Events to watch out for today:
15:30 GMT+3. USD – Retail sales
USDJPY:
The Dollar-Yen pair is unable to capitalize on its gains over the past three days and fluctuated in a narrow trading range, above the mid 157.00s during Tuesday’s Asian session. Spot prices, however, remain within striking distance of the highest level since late April, reached last Friday, and seem poised to extend the recent established uptrend.
Despite the Federal Reserve’s (Fed) stance, markets are pricing in the possibility of two interest rate cuts this year amid signs of easing inflationary pressures in the US. This has the US Dollar (USD) bulls on the defensive for the second consecutive day and is proving to be a key factor acting as a headwind for the USD/JPY pair.

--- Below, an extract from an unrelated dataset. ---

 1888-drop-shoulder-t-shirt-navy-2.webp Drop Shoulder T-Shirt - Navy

Moreover, speculation that Japanese authorities may intervene to support the Japanese Yen (JPY) is further contributing to the currency pair’s downside.

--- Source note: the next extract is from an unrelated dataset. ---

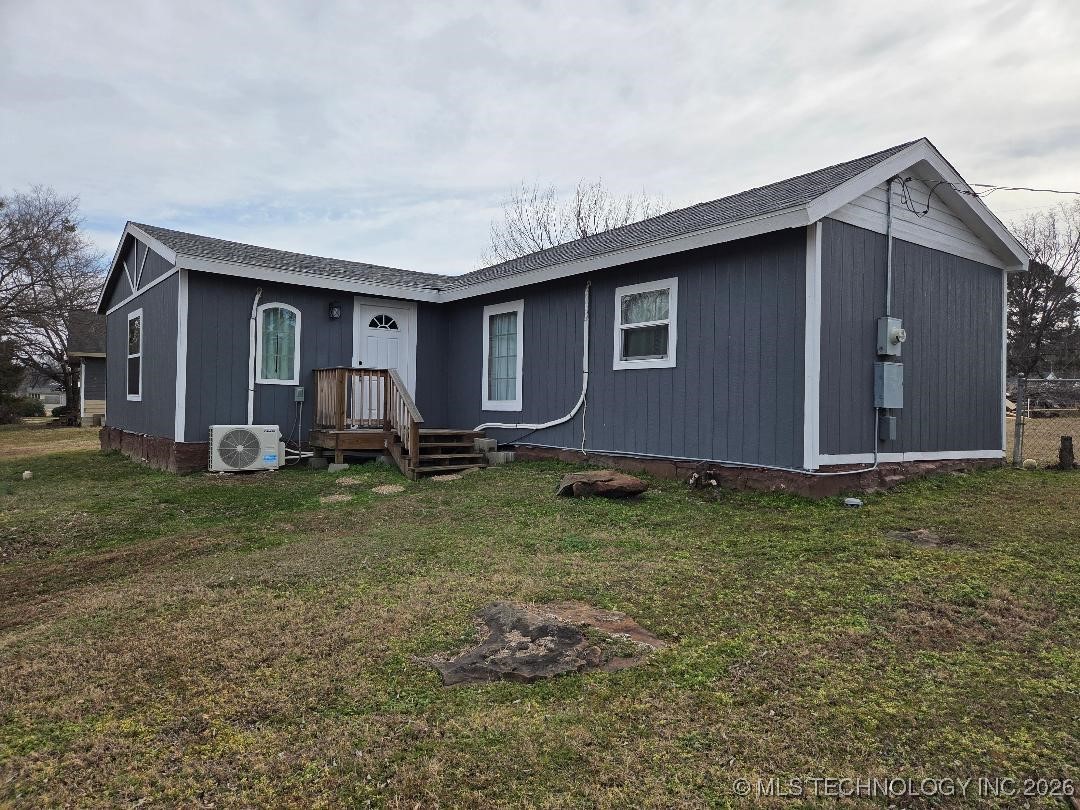 802 W Adams Avenue Property Photo 2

Meanwhile, Fed officials continue to favor one interest rate cut in 2024. Moreover, Philadelphia Fed President Patrick Harker said on Monday that keeping rates unchanged for a while longer will help reduce inflation and mitigate growth risks. This supports rising U.S. Treasury yields and could limit dollar losses. In addition, the Bank of Japan’s (BoJ) cautious policy should limit any significant appreciation of the Japanese Yen and provide some support to the USD/JPY pair.

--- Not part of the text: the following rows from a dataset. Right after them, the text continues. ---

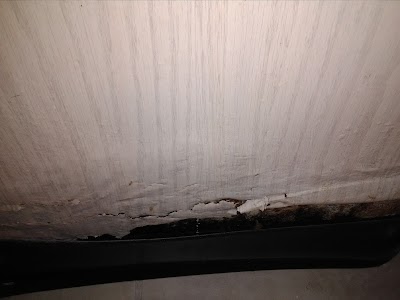 Photos of Sun Suites of Suwanee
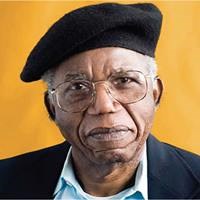 Libri di Chinua Achebe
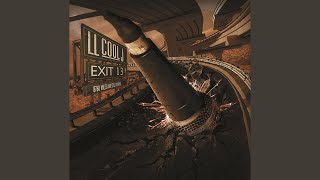 Dear Hip Hop (Edited)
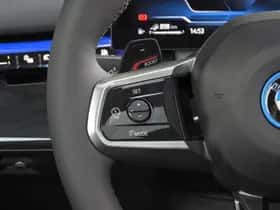 BMW 5-Serie (2026) thumbnail 40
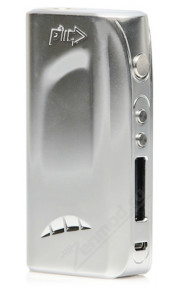Pioneer4You IPV 5 200W Silver
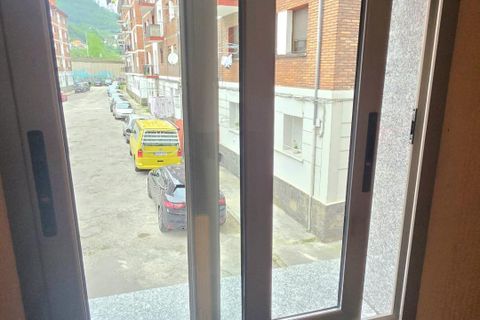 Leilighet i Mieres, Asturias, Mieres - € 104 000 | Ref: CAS103/6084 - foto 28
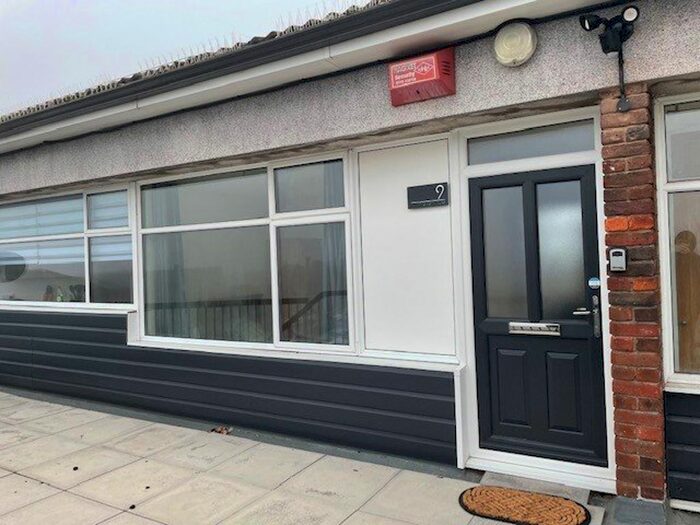 3 Bedroom Maisonette To Rent In Maltings Square, Yaxley, PE7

The aforementioned fundamental backdrop leans in favor of the bulls and suggests that the path of least resistance for spot prices remains to the upside. Hence, the corrective decline may be seen as a buying opportunity as traders now turn their attention to the US macroeconomic data – monthly retail sales and industrial production data. This data, along with the speeches of influential FOMC members, should give USD/JPY a boost ahead of the publication of the BoJ meeting minutes on Wednesday.
Trading recommendation: Trade mainly with Buy orders from the current price level.